— Откровенно признаюсь вам, сударь, поначалу я принял вас за кондотьера, авантюриста, которому не составило бы труда «раскусить» мое ремесло. Впрочем, в одном я могу вас уверить: я действительно достаточно опытный аэронавт-любитель. Я учился у самих Монгольфье. Я знаю все тонкости метода Карлье. Среди прочих, Бланкард и Люнарди признали меня как равного. А поднатореть мне еще и в области воздушных течений, и я смогу даже немножечко управлять аэрокораблем. В настоящее время я как раз и работаю над системой, позволяющей сделать воздушный шар полностью управляемым. Но пока что еще никому не нужна эта машина, весьма, кстати замечу, выгодная и полезная штука. Публика почитает науку воздухоплавания за обычное модное новшество, а публика, как известно, очень упорна в своих оценках. А ведь с этого шара, который без дела лежит у меня в повозке, можно было бы обозревать поле битвы и направлять ход сражения. Или исследовать местность, где зодчий наметил большое строительство. Перевозить на нем почту и путешественников из города в город, из страны в страну… и гораздо быстрее, чем в какой-то карете или на корабле по воде. Его можно использовать для различного рода научных исследований. И все же, без этих дурацких трюков, каковыми снабжаю я публику, жадную до чудес и сенсаций, у меня не было бы ни единого су для продвижения и поддержки моих изысканий в области воздухоплавания. Принцы ли, крестьяне, в этом все они одинаковы: каждый готов рискнуть всем своим состоянием и вложить его в воплощение какого-нибудь фантастического и заведомо нереального плана, обещающего обогатить его несказанно за какую-то одну ночь, но зато с яростным возмущением наотрез откажется инвестировать план реальный, осуществимый, который в поддержку свою может выставить исключительно здравый смысл и никаких буйных фантазий!
Пожав плечами, он вытащил пробку из бутылки.

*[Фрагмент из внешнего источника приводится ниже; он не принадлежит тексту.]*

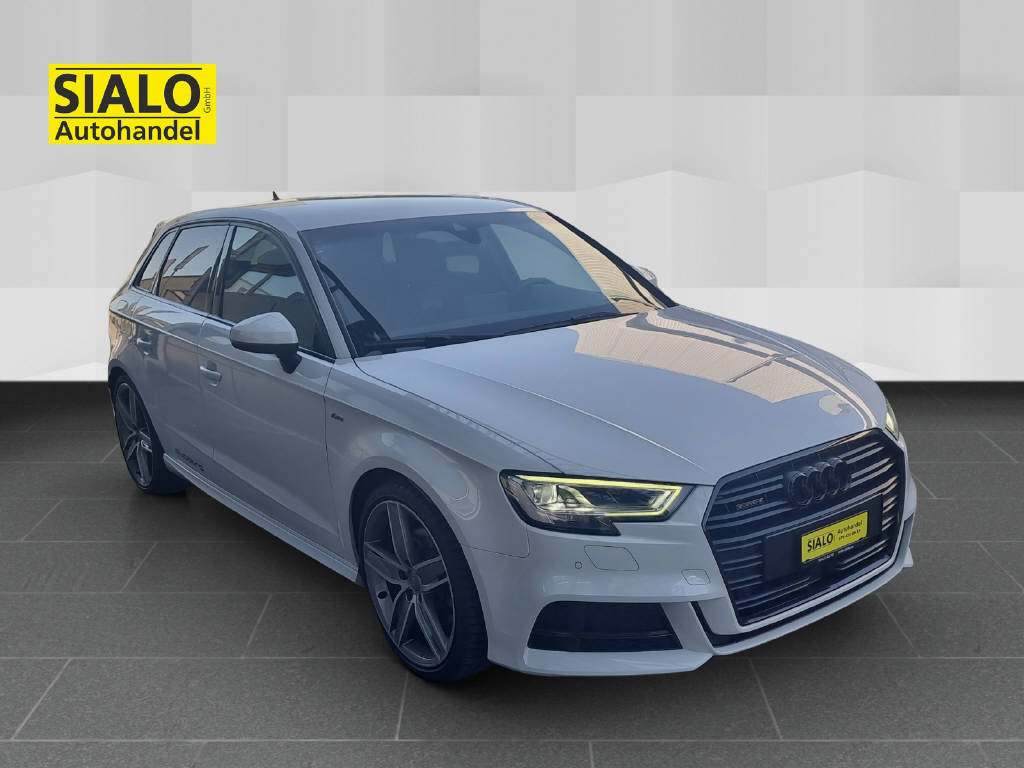 AUDI A3 Sportback 2.0 T FSI Sport qu. S-Tronic-showroom-element-2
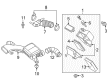 Chevy Mass Air Flow Sensor Diagram - 19317438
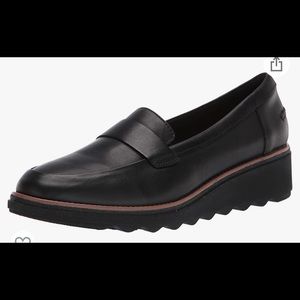 Clarks Women's Sharon Gracie Penny Loafer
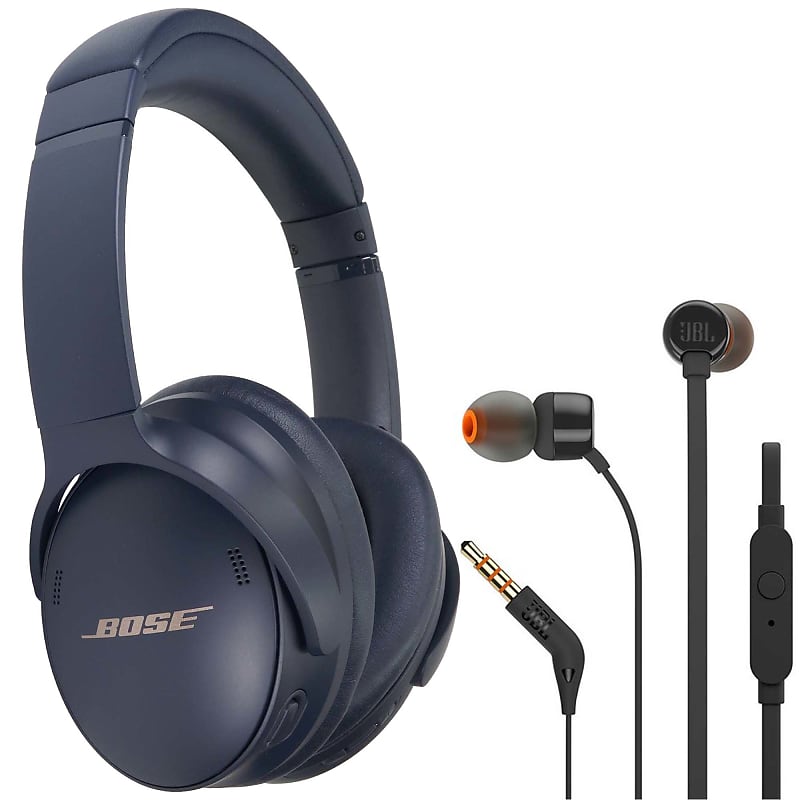 Bose QuietComfort 45 Noise-Canceling Wireless Over-Ear Headphones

— Ха! Это нас разогреет! Итак, сударь, перед вами находится человек, начинавший как серьезный механик и инженер, но обратившийся волею обстоятельств в комедианта, шута. Из человека науки я превратился в сладкоречивого шарлатана. — Он нарочито весело рассмеялся, позабавленный горькой иронией своих слов. — Но, полагаю, я бы не стал заниматься этим, если бы не находил в том своеобразного удовольствия. Начал я, на континенте, по крайней мере, как вполне честный солдат.
Я немного воодушевился, — человек этот помог мне отвлечься от мрачных раздумий насчет того, что сам я, по собственной глупости, создал непроходимую эту преграду между собой и предметом страстных моих устремлений. Больше того, прозаичные его манеры, его простой юмор и хорошее настроение весьма способствовали тому, что я вновь пришел в согласие с реальностью и достиг наконец, — пусть даже и временного, — ментального равновесия. Сей стильный, обаятельный, я бы сказал, мошенник сумел позабавить меня, пусть даже душа моя изнывала тогда от горчайшего разочарования, побуждая меня броситься в этот завал и голыми руками прорыть тоннель на ту сторону. Мечтания его захватили мое внимание, и я, напомнив себе о хороших манерах, признал, что шевалье де Сент-Одран держится со мною весьма любезно, если учесть, что вся ответственность за приключившееся несчастье лежит только на мне. Я причинил ему несказанные неудобства, а он ни единым словом не выразил мне своего недовольства.
Но, несмотря на все эти разумные увещевания, едва отхлебнув из бутылки вина, я бездумно вскочил и набросился на эту груду грязного снега и камней, роя, точно барсук, не обращая внимания на холод; при этом я громко выкрикивал ее имя, — той, кто взяла мое сердце в полон! Меня вдруг охватил леденящий ужас. Мне почему-то представилось, что если она действительно поменяла курс и решила поехать по этой дороге, она могла оказаться здесь именно в тот момент, когда обвалилась лавина, и карета ее погребена теперь под толщею снега!
— Клянусь вам, я слышал крик, Сент-Одран! Помогите же мне, ради Бога!
С тяжким вздохом, — полукритическим, полусмиренным, — и выражением усталого недоумения на утонченном аристократичном лице шевалье забрался в свою повозку и вернулся с двумя лопатами, одну из которых передал он мне.
— Имущество одного молодого старателя, сударь. Проиграл их мне в карты, не успев еще даже отправиться на серебряные поля Корниша. Впрочем, ладно, карту-то я ему уже продал. А утешением мне послужила мысль, что я избавил беднягу от весьма дорогостоящего путешествия.